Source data
────

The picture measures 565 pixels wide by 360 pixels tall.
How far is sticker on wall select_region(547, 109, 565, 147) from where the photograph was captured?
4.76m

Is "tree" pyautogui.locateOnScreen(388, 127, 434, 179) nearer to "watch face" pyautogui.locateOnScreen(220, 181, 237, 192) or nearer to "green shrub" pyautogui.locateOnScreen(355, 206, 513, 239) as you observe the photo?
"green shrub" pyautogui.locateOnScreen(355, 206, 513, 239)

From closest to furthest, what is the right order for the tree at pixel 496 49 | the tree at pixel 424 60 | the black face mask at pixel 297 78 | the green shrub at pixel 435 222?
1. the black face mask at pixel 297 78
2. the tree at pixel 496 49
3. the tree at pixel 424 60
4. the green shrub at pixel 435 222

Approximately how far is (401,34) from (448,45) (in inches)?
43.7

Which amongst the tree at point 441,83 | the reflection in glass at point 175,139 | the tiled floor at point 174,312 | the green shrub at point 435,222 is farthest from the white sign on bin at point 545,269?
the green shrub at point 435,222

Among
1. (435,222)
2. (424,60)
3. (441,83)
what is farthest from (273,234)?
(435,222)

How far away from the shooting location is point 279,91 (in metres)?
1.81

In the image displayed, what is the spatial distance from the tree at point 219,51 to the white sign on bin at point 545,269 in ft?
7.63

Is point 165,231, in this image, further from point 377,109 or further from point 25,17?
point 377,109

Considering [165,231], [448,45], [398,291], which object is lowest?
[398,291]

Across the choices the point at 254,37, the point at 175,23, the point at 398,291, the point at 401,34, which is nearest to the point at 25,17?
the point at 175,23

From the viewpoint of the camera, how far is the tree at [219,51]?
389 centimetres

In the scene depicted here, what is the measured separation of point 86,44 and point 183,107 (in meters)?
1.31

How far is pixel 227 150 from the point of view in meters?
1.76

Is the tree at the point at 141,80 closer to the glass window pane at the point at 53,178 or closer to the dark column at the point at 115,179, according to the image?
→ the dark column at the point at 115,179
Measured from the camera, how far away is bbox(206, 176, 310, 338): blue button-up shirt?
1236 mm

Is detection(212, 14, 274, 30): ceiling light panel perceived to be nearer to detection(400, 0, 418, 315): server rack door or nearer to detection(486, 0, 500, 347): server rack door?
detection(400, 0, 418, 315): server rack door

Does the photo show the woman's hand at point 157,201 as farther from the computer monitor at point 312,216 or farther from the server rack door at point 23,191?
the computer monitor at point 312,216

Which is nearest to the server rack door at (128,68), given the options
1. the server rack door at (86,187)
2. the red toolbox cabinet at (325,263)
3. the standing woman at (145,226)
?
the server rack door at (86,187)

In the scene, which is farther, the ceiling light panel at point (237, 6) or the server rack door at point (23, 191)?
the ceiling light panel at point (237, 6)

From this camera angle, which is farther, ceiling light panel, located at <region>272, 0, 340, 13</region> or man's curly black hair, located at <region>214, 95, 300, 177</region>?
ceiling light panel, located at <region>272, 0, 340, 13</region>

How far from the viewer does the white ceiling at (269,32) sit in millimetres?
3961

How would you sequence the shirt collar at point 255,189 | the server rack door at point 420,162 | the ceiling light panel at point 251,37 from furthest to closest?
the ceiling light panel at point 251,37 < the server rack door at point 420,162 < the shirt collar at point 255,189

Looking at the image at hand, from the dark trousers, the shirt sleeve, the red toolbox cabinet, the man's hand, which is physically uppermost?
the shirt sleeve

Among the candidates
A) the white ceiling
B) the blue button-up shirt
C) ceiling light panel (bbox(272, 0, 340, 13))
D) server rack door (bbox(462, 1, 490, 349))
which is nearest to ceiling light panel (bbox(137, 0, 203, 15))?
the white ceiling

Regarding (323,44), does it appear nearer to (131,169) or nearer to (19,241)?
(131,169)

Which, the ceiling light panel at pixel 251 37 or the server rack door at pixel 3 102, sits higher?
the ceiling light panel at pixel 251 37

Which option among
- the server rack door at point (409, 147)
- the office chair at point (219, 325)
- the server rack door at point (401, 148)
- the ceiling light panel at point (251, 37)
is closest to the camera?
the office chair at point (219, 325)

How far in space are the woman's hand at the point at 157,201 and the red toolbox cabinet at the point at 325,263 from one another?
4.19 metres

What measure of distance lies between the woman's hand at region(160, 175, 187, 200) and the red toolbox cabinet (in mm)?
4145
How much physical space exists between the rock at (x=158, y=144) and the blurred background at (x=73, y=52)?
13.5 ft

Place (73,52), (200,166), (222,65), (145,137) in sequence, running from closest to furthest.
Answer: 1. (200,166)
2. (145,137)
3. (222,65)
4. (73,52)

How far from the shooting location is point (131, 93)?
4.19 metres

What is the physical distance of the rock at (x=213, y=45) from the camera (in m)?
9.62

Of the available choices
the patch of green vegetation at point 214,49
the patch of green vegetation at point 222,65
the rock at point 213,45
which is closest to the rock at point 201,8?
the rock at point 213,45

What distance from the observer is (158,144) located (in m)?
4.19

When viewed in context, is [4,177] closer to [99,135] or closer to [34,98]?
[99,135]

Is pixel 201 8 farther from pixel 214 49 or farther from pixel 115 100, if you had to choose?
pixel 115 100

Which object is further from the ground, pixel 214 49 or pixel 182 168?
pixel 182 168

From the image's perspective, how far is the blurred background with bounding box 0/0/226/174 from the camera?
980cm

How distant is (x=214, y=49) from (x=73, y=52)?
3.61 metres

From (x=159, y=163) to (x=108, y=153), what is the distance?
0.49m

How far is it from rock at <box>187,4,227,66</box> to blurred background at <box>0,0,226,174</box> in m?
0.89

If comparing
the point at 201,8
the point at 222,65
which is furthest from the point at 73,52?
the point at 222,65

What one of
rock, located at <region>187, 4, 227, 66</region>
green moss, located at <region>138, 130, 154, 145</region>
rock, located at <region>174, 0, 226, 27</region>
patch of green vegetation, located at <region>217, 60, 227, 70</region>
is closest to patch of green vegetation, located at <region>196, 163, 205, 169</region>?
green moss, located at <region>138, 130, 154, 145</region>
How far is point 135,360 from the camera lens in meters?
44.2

────

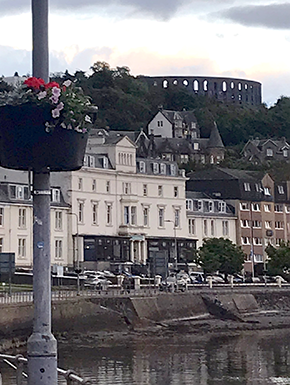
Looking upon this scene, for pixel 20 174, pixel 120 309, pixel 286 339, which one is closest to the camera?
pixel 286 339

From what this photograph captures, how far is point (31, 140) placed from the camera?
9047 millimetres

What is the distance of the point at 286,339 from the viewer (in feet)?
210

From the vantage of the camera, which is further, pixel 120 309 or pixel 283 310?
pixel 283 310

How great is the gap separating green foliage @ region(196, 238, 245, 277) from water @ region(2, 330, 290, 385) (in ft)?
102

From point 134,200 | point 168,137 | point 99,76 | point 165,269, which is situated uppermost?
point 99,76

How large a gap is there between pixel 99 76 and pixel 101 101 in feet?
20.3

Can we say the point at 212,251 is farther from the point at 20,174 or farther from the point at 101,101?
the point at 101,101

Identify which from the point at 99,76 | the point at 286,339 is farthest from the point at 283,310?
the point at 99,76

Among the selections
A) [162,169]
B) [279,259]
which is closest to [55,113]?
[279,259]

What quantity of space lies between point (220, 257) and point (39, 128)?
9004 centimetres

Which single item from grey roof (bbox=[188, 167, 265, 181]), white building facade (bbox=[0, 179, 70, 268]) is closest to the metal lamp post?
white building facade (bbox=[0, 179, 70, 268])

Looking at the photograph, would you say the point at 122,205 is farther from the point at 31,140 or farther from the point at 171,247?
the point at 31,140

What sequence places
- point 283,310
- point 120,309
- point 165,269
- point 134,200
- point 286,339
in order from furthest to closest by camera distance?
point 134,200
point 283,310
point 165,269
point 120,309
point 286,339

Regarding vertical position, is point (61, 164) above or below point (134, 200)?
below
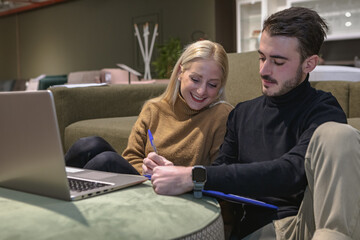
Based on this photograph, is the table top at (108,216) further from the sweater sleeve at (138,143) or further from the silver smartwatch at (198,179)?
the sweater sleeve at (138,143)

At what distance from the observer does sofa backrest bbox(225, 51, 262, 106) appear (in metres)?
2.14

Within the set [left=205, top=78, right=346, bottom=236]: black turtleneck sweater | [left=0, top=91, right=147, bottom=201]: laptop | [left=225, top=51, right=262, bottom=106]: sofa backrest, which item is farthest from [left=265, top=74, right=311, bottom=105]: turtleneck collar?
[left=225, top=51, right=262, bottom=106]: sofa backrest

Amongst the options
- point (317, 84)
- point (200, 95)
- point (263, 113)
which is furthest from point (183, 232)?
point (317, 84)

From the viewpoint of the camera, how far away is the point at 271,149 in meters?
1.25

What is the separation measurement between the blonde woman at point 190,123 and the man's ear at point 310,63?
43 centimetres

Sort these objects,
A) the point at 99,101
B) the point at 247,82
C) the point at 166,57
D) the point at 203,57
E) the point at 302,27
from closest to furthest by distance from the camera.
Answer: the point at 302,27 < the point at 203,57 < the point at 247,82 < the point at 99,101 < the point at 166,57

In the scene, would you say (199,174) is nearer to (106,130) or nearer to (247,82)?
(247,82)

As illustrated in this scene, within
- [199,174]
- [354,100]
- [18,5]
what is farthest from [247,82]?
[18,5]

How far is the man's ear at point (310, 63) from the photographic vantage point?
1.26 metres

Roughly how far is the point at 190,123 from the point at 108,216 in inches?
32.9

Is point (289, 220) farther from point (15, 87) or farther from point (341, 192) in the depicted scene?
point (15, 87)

────

PROMPT – Rewrite the lines from the one containing "What is the separation" through the one containing "43 centimetres", inclusive, replacing "separation measurement" with "distance" and leaving everything else unchanged.

SOLUTION FOR THIS PROBLEM –
What is the distance between the blonde woman at point 190,123 and the man's ear at point 310,63?
43 centimetres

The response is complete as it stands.